Ken Buck and talk radio go together like peanut butter and jelly. And just about anytime the conservative Republican U.S. rep from Colorado’s 4th Congressional District turns up on the airwaves, it’s also likely to turn up on the radar of left-ish media watchdog and political blogger Jason Salzman.

That’s how we learned of a shot Buck took at the U.S. Chamber of Commerce — theoretically, a redoubt of pro-business Republicans like the congressman — in an interview on Denver’s KNUS 710-AM radio the other day. Salzman, writing for Colorado Pols about “(t)he schism between business groups and some members of the Republican Party in Colorado,” recaps Buck’s on-air remarks while he was promoting his new book, “Drain the Swamp,” to radio host Chuck Bonniwell:

“They are one of the big problems in Washington DC,” replied Buck. “They affirmatively go after conservatives.
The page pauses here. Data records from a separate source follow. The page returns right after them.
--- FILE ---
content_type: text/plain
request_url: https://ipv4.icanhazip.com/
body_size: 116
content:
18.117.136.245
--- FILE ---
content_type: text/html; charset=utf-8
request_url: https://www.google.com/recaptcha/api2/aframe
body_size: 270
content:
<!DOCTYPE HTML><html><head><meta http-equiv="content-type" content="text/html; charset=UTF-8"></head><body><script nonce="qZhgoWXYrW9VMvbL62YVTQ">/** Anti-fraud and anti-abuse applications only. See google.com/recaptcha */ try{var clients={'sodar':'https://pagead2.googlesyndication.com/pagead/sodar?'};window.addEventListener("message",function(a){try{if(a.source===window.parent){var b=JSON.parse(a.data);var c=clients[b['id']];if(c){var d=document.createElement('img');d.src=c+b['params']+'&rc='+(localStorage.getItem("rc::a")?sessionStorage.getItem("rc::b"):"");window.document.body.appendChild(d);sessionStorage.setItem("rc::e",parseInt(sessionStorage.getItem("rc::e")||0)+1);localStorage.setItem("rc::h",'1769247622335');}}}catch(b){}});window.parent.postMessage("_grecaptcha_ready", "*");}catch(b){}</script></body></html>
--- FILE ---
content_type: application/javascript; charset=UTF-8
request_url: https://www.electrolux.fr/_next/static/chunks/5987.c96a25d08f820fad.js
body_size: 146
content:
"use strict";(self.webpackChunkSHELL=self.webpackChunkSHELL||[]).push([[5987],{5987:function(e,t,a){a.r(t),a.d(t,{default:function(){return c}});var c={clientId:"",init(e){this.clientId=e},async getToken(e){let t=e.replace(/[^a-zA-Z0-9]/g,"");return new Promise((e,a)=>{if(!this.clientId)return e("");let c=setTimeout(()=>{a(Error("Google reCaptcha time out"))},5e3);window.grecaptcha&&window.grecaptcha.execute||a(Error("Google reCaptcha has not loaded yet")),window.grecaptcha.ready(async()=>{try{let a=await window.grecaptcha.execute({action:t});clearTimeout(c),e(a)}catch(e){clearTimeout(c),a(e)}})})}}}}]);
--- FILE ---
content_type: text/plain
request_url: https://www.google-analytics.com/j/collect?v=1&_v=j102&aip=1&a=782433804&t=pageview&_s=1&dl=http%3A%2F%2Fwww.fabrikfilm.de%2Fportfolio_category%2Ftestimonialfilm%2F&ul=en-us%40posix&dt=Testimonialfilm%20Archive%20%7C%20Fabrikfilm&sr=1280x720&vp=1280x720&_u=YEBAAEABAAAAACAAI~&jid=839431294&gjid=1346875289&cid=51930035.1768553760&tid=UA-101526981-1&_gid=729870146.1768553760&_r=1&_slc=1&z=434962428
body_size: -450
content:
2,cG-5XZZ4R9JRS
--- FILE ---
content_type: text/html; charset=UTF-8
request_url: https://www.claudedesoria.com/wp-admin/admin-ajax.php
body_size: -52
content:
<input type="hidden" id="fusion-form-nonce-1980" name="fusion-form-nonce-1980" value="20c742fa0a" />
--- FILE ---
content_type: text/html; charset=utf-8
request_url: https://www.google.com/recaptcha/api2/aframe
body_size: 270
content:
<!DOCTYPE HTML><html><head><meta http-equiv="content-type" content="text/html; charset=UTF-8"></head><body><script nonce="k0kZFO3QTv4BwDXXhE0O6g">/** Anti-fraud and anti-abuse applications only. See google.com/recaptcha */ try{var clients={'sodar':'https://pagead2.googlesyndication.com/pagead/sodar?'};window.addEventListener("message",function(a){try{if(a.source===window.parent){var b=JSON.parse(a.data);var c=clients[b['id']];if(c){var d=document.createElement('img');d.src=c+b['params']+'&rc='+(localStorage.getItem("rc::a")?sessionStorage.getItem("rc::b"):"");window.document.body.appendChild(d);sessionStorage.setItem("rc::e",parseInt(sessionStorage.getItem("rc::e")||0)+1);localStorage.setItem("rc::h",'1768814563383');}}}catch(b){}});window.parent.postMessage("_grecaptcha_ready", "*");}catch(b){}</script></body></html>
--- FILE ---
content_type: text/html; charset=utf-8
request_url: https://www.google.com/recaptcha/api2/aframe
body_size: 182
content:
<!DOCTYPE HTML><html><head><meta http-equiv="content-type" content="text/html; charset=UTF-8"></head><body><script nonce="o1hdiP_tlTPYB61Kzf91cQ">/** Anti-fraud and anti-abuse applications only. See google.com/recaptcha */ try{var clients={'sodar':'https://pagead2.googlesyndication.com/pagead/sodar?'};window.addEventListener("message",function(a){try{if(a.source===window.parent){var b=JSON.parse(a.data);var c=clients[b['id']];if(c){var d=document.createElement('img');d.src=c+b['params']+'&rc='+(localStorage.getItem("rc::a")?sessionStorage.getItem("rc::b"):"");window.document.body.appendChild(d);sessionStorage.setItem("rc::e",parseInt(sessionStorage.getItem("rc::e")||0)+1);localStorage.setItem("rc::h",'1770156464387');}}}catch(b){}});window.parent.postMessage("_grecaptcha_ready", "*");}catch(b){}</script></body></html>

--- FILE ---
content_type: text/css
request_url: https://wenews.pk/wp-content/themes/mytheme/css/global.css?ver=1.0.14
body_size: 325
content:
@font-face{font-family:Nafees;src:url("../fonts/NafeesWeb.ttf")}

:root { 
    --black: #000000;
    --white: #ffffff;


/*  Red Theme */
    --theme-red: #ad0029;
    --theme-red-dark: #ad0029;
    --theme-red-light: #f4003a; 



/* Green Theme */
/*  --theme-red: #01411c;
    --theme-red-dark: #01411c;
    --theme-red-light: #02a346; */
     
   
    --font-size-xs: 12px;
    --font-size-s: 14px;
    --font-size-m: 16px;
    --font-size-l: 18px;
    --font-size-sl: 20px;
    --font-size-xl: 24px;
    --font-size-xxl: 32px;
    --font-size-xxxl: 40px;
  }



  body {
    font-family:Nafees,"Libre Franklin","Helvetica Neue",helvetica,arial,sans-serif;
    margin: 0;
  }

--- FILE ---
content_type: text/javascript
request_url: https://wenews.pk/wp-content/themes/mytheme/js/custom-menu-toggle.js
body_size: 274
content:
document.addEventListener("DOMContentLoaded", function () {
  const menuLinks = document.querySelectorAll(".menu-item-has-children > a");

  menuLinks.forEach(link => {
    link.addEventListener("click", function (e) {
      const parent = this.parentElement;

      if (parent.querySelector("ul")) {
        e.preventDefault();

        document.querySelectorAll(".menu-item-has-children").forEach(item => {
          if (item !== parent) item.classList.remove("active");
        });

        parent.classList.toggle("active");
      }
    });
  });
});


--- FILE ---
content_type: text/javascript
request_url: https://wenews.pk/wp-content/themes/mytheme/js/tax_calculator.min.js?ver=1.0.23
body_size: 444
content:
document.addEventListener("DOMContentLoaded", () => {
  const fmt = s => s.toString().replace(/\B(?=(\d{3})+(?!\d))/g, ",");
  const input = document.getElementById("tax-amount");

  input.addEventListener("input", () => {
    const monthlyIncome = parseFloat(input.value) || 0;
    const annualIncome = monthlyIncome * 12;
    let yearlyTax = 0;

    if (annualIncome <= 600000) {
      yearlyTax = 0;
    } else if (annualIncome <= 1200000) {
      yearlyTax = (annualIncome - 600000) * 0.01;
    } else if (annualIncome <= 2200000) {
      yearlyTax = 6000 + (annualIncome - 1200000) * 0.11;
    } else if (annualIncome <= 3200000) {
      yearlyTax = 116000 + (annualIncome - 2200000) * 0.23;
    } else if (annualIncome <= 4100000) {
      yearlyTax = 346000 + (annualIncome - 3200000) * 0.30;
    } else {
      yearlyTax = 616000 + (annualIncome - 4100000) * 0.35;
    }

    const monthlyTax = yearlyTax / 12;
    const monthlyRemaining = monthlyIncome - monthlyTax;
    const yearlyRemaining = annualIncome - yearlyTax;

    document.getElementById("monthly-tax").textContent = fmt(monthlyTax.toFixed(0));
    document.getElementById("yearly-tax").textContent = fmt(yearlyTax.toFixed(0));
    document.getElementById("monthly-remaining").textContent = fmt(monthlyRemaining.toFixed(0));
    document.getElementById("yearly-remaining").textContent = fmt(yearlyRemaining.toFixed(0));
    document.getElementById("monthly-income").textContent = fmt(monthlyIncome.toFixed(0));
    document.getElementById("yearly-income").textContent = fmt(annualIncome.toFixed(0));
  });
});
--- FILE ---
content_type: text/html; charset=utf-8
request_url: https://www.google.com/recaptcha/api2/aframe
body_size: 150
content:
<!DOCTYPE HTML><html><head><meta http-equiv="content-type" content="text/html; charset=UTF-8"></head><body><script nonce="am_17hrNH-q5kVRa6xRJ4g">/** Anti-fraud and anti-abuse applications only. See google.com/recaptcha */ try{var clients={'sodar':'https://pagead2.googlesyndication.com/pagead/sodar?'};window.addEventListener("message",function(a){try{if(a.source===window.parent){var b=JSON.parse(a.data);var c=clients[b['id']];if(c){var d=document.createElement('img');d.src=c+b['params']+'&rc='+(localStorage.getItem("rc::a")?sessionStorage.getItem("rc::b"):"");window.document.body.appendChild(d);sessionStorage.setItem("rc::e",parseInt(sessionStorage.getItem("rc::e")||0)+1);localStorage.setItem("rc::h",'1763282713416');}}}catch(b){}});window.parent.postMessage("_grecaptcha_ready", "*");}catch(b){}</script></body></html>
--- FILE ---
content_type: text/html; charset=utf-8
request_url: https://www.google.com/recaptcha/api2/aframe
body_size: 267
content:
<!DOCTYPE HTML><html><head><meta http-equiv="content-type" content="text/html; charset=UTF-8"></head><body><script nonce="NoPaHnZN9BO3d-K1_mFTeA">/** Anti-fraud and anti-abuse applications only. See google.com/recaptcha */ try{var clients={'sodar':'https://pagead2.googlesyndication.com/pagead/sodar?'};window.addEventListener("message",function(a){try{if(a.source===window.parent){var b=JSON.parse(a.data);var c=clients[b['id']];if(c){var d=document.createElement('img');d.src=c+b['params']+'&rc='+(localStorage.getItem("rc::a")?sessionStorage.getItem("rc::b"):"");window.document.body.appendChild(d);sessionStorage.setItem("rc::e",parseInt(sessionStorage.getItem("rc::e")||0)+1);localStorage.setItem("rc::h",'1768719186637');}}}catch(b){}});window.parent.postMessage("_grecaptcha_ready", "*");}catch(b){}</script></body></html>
Tim Huelskamp lost his seat in the western district of Kansas because of the U.S. Chamber targeting Tim as a conservative, and defeating him. They play, and they play very hard. We have some groups on the right, like Club for Growth, that also target folks. But, you know, the Chamber is a corporate cronyist organization that promotes corporate interests at the expense of conservative values. There are a lot of stories to tell about the swamp, and if I didn’t mention the Chamber, they certainly deserve to be mentioned.”